━━━━━ Data for this exercise

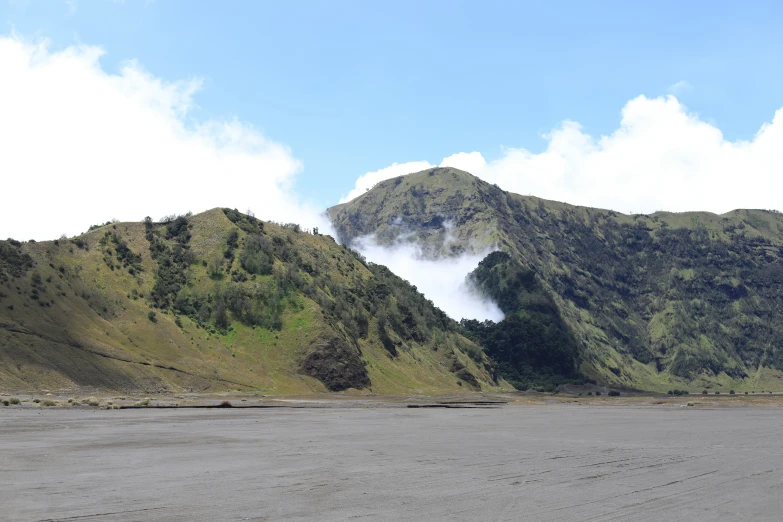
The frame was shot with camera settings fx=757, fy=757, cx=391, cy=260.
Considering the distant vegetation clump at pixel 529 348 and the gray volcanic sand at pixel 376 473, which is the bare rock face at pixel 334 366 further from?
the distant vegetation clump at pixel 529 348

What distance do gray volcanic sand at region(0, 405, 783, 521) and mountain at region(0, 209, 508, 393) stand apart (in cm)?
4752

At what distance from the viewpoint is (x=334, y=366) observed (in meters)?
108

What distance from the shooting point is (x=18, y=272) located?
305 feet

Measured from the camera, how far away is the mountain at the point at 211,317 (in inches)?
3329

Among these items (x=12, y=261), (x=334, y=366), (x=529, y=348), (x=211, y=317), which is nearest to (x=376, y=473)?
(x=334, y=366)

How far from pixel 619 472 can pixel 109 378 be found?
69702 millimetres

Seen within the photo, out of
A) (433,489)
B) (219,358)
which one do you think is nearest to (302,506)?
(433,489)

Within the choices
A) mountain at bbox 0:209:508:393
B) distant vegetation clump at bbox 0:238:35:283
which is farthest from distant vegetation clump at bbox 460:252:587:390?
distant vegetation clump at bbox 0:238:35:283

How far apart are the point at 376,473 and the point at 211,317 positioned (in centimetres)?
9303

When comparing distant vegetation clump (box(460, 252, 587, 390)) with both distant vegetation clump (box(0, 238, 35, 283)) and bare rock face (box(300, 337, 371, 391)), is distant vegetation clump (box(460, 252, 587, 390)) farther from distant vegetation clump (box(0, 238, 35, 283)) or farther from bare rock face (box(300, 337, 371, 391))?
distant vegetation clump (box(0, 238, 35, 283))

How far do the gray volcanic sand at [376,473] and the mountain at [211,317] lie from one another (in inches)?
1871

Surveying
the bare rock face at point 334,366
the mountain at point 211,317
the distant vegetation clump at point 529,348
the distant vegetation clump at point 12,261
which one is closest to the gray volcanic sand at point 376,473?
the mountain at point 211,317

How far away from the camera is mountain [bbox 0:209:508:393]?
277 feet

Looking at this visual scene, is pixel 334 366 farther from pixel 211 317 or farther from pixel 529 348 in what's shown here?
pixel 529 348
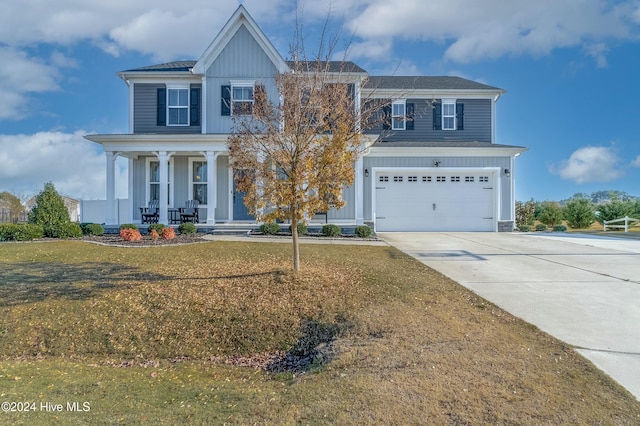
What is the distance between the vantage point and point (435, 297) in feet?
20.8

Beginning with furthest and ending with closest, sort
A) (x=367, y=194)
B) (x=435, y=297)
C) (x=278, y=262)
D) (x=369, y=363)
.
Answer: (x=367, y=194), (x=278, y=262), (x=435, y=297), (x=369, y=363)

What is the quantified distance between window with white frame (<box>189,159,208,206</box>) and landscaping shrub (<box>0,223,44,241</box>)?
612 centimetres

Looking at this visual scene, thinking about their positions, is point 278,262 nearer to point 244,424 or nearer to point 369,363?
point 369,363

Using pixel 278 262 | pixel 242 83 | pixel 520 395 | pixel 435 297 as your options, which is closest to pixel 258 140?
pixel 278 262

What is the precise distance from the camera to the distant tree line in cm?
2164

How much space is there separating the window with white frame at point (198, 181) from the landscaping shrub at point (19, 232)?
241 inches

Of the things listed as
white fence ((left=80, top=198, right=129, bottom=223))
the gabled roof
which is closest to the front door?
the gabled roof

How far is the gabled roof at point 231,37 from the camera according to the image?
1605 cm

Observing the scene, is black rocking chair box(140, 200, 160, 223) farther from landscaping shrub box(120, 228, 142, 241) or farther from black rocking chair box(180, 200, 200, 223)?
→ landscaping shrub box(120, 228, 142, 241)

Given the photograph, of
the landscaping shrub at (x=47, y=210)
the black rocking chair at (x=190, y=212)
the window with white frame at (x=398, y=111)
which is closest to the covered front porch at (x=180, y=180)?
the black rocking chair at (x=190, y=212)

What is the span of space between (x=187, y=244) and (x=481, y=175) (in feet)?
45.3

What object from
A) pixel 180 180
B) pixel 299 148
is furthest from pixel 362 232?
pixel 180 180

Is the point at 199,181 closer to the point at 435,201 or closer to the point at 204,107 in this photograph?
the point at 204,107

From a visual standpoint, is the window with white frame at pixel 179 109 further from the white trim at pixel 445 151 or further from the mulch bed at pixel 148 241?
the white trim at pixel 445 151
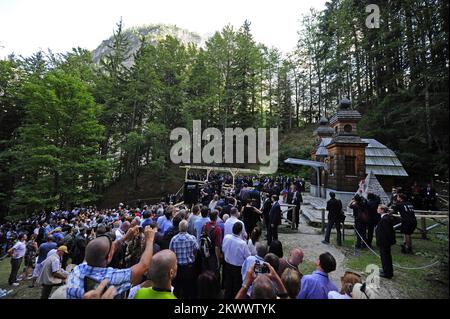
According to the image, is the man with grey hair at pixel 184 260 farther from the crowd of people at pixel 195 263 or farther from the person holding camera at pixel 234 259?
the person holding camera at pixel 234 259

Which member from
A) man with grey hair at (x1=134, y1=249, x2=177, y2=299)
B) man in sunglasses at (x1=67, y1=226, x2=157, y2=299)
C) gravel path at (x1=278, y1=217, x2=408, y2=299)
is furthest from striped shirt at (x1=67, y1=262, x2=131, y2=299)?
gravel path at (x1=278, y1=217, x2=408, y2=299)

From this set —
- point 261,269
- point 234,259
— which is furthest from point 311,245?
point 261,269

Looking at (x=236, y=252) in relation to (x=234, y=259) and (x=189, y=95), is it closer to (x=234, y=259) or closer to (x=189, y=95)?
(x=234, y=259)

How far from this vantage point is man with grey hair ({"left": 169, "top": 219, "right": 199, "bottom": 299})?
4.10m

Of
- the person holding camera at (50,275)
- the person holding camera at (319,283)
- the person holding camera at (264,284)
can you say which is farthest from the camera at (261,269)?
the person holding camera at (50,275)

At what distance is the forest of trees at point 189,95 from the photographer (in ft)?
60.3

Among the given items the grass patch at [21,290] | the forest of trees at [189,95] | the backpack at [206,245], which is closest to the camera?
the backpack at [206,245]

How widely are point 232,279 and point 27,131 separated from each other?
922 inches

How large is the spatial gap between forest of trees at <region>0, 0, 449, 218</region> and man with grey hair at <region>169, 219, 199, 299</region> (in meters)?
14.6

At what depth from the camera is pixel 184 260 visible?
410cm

━━━━━━━━━━
━━━━━ Data for this exercise

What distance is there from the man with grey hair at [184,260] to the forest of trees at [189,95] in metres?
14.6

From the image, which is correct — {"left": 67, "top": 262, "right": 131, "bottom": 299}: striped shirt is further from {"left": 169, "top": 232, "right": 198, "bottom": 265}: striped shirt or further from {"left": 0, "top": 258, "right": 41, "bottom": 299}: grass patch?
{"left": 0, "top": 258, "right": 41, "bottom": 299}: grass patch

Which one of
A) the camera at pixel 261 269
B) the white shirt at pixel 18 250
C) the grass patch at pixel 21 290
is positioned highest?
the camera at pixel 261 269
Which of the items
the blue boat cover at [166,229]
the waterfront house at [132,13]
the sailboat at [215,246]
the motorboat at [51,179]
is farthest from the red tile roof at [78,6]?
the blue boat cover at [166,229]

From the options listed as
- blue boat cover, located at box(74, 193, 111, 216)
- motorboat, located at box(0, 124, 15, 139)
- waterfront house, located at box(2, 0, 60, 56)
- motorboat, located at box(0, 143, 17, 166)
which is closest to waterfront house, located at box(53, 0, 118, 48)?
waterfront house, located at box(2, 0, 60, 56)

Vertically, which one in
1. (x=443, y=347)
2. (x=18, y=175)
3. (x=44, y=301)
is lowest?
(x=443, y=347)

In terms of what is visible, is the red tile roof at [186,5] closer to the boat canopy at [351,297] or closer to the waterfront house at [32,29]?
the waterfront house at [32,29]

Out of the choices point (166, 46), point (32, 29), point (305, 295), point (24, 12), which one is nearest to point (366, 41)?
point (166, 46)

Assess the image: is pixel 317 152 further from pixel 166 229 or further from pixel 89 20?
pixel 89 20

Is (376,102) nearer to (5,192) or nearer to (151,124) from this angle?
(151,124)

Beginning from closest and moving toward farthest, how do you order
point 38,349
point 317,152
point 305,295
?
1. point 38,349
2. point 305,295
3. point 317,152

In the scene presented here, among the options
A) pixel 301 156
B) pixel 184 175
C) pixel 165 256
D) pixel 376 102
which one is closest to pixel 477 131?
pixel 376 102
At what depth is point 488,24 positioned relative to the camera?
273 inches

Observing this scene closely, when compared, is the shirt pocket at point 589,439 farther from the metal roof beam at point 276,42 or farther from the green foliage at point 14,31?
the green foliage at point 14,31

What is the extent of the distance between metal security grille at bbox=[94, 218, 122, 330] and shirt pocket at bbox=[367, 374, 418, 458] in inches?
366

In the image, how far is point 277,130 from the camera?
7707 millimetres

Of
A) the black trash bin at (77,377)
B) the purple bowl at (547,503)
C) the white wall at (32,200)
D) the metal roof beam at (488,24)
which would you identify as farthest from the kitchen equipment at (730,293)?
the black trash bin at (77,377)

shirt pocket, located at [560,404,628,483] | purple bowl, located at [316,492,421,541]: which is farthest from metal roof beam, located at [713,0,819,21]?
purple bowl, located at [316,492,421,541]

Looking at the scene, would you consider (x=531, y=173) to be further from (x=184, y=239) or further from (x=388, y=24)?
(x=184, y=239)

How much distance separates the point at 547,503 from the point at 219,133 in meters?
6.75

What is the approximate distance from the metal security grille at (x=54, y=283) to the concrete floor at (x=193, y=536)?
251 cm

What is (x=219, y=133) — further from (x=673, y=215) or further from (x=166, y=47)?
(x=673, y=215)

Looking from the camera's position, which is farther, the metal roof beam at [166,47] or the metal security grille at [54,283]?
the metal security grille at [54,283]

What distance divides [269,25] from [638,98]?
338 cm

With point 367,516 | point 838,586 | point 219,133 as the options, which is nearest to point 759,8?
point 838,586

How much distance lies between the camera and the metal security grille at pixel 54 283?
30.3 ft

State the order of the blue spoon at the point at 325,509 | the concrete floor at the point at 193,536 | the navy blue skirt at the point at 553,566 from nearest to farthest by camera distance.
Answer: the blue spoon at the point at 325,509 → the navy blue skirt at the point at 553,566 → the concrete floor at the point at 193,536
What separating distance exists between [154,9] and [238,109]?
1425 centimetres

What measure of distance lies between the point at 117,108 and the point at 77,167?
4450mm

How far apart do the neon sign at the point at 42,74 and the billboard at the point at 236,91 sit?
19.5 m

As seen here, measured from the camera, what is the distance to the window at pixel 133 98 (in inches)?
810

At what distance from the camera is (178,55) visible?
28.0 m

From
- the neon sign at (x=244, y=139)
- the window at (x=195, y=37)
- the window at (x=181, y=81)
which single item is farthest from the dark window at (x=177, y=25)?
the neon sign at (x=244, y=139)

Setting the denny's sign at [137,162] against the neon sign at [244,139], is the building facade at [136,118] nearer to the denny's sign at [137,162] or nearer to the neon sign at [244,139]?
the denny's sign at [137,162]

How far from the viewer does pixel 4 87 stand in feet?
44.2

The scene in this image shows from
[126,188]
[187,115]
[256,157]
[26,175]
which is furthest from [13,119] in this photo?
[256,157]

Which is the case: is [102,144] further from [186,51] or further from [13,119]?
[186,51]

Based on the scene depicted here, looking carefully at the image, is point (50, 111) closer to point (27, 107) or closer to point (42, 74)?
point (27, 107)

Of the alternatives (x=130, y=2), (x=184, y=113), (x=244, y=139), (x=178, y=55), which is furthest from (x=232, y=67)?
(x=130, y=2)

━━━━━━━━━━

# Problem details
Report every line from the items above that contains the word "listed", copying each such line in full. Letter case must match.

# Written response
Of the things listed as
From the options listed as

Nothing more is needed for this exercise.